Set up a Databricks connection for Python (Beta)

🚩

This documentation describes a public beta feature and is under construction. This page should not be considered part of our published documentation until this notice, and the corresponding Beta flag on the feature in the Sigma service, are removed. As with any beta feature, the feature discussed below is subject to quick, iterative changes. The latest experience in the Sigma service might differ from the contents of this document.

Beta features are subject to the Beta features disclaimer.

If you set up Python with your Databricks connection, you can write and run Python code in Sigma as a notebook-style experience, elevating the level of complex analysis that you can perform on your data and reducing friction between business analytics and data science.

After setting up your connection for Python, you can write and run Python code in a Sigma workbook.

Requirements

To set up your Databricks connection for Python, the following requirements must be met.

In your Sigma organization:

In Databricks:

  • You must have access to an all-purpose compute resource, or create one.
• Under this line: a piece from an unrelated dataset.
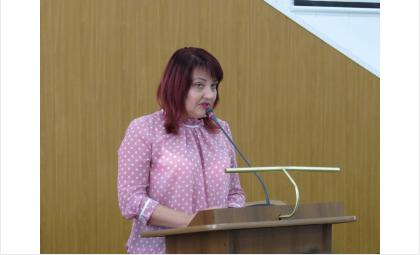 Начальник отдела культуры Оксана Мокриенко подвела итоги Дня города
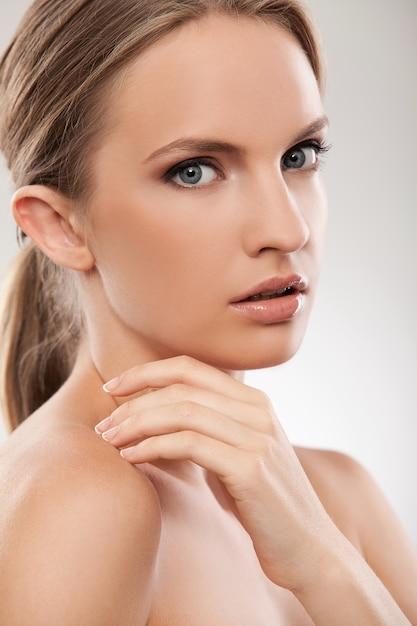 Beautiful caucasian woman with natural makeup Free Photo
To create one, you must either be an Admin or have the Allow unrestricted cluster creation user entitlement. See Connect to all-purpose and jobs compute in the Databricks documentation.

    💡

    If you create an all-purpose compute resource to run Python from Sigma, start by creating a small cluster. Monitor usage and set up auto-scaling or change the size of the cluster based on usage.

  • If you run Databricks on Azure, you must be running Databricks Runtime LTS 11.3 or higher. See Databricks Runtime release notes versions and compatibility in the Databricks documentation.
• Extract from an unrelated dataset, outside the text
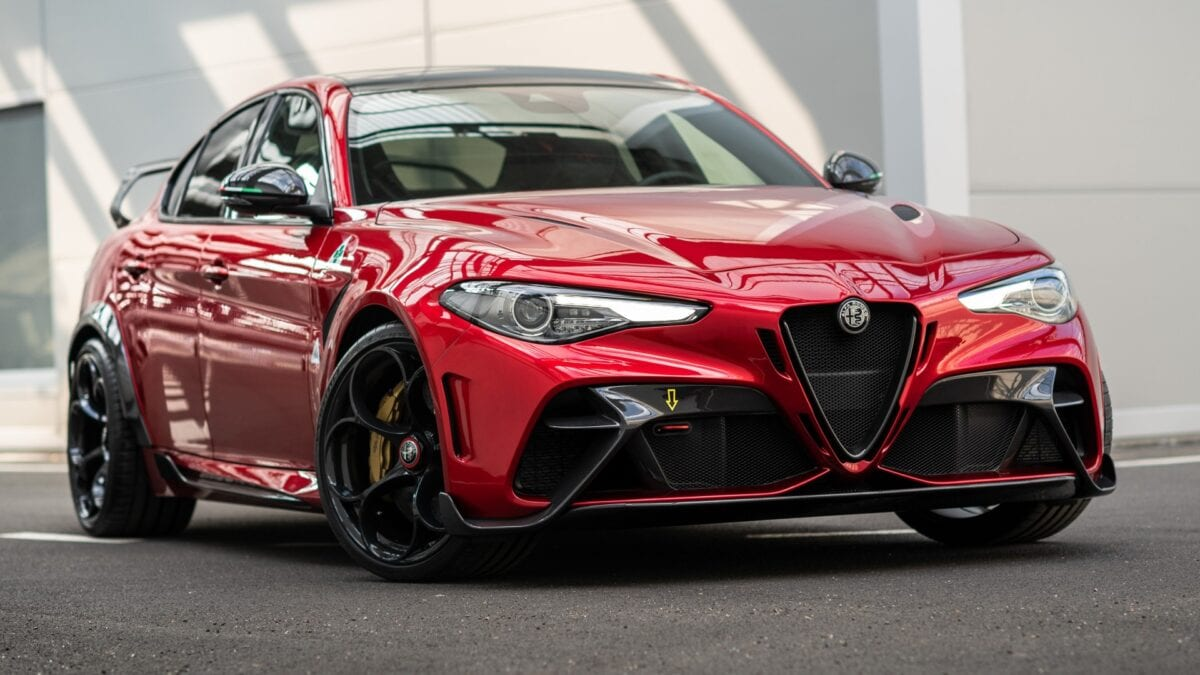 Στο δρόμο με τις Alfa Romeo Giulia GTA και GTAm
Additional requirements apply to set up a new Databricks connection. See Connect to Databricks.

Limitations

  • You must have a write-back destination set up to use Python, but your write-back destination cannot use default storage.
  • Set a reasonable automatic termination policy for the all-purpose compute. Sigma recommends a policy of at least 3 hours, based on your expected usage. If the all-purpose compute cluster is terminated, users assigned an account type with the Write Python permission enabled can restart the cluster.

Set up a Databricks connection to work with Python

To create or modify a Databricks connection in Sigma to work with Python, complete the steps to connect to Databricks and complete additional configuration steps in both Databricks and Sigma.

Configure Databricks

After you complete the steps to Configure Databricks, perform additional steps specific to configure Databricks for use with Sigma and Python:

  1. Identify the cluster ID of the all-purpose compute cluster. See Get identifiers for workspace objects in the Databricks documentation.

  2. Confirm that the access token or service principal you plan to use to connect to this compute has CAN RESTART permissions for the compute resource. See Compute ACLs in the Access control lists topic in the Databricks documentation.

    💡

    Sigma requires CAN RESTART to allow users to restart a terminated compute cluster from a workbook. If you do not want to grant this level of permission to the access token or service principal, use CAN ATTACH TO instead and manage the cluster in the Databricks workspace interface.

  3. Install libraries on your Databricks cluster for use in Python. See Cluster libraries in the Databricks documentation. Several libraries, such as DBUtils and pyspark, are included by default.

    Sigma recommends installing the latest version of the libraries. Other libraries such as pandas, pyflakes, numpy, scipy, requests, and others might be useful.

  4. To allow API calls made from Python code in Sigma, ensure the network configuration for the cluster allows egress to the relevant API endpoints.

Create or update a Databricks connection in Sigma

After you complete the steps to Create a Databricks connection in Sigma, but before you finish creating your connection, complete the steps to set up Python:

  1. In the Python section, turn on the toggle for Enable Python queries.
  2. For Compute cluster, specify the Cluster ID of your all-purpose compute cluster.
  3. Follow the steps to Finish creating your connection.

After you set up Python for Databricks, users can write and run Python code in a Sigma workbook.